- **Information supplied**:
------------------------------------------------

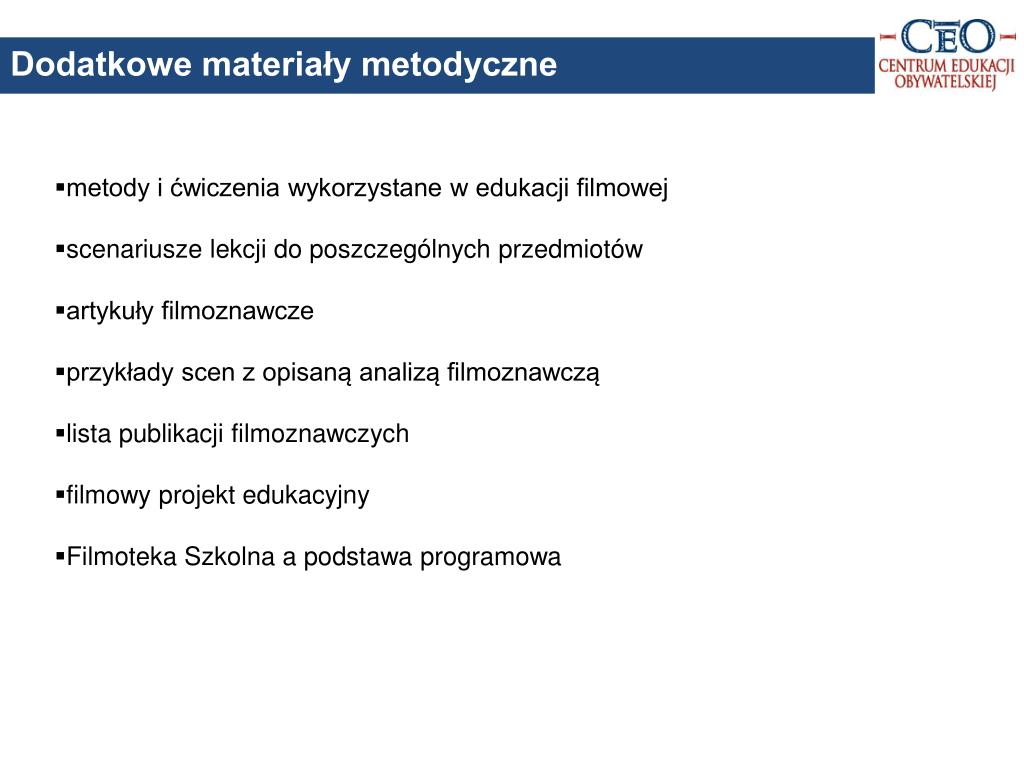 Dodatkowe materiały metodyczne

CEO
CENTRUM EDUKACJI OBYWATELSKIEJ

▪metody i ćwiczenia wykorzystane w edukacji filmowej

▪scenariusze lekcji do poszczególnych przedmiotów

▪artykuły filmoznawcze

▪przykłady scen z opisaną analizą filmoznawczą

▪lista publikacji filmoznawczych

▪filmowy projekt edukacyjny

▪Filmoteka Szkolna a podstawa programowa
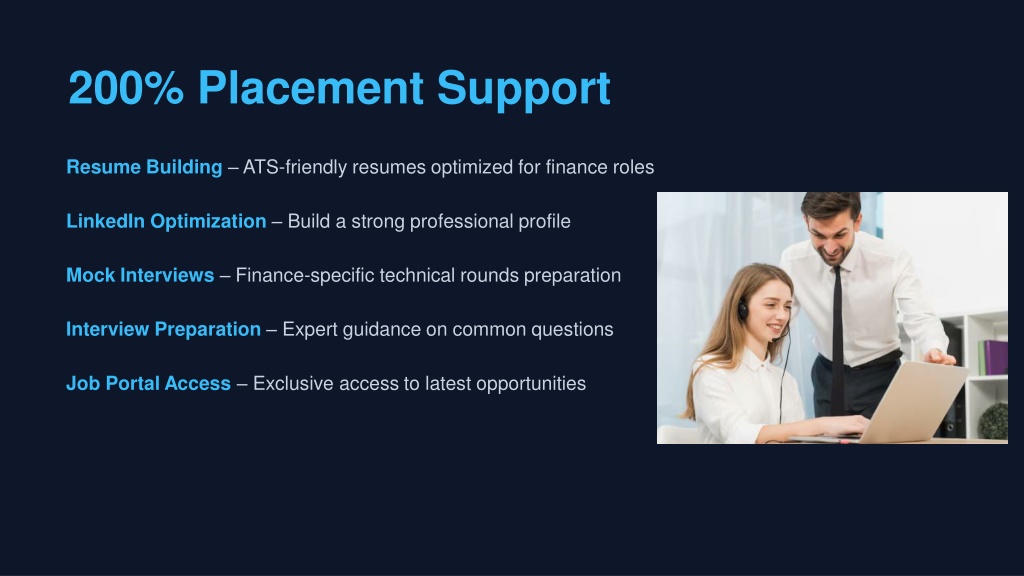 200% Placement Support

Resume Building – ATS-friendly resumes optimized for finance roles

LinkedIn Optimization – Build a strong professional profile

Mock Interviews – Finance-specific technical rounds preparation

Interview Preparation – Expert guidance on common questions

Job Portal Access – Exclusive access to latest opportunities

------------------------------------------------

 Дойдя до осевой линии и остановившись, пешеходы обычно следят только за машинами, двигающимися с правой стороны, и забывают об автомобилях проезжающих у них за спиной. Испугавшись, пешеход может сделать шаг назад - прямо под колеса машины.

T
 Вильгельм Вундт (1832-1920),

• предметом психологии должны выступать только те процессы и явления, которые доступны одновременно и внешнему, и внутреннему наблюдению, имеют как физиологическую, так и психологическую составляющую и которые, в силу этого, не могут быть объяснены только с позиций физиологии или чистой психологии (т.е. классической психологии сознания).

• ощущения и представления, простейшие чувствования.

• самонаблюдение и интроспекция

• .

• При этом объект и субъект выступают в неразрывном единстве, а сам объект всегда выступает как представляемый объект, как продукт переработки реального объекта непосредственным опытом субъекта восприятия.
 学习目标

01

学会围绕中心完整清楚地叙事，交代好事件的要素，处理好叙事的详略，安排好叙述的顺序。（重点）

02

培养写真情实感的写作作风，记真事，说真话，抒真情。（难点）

------------------------------------------------

- **Exercise objective**:
In the listing above, the required lines run from the line with "Dodatkowe materiały metodyczne" through the line with "a podstawa programowa". Output exactly those lines, omitting pictures.

- **Result below**:
 Dodatkowe materiały metodyczne

CEO
CENTRUM EDUKACJI OBYWATELSKIEJ

▪metody i ćwiczenia wykorzystane w edukacji filmowej

▪scenariusze lekcji do poszczególnych przedmiotów

▪artykuły filmoznawcze

▪przykłady scen z opisaną analizą filmoznawczą

▪lista publikacji filmoznawczych

▪filmowy projekt edukacyjny

▪Filmoteka Szkolna a podstawa programowa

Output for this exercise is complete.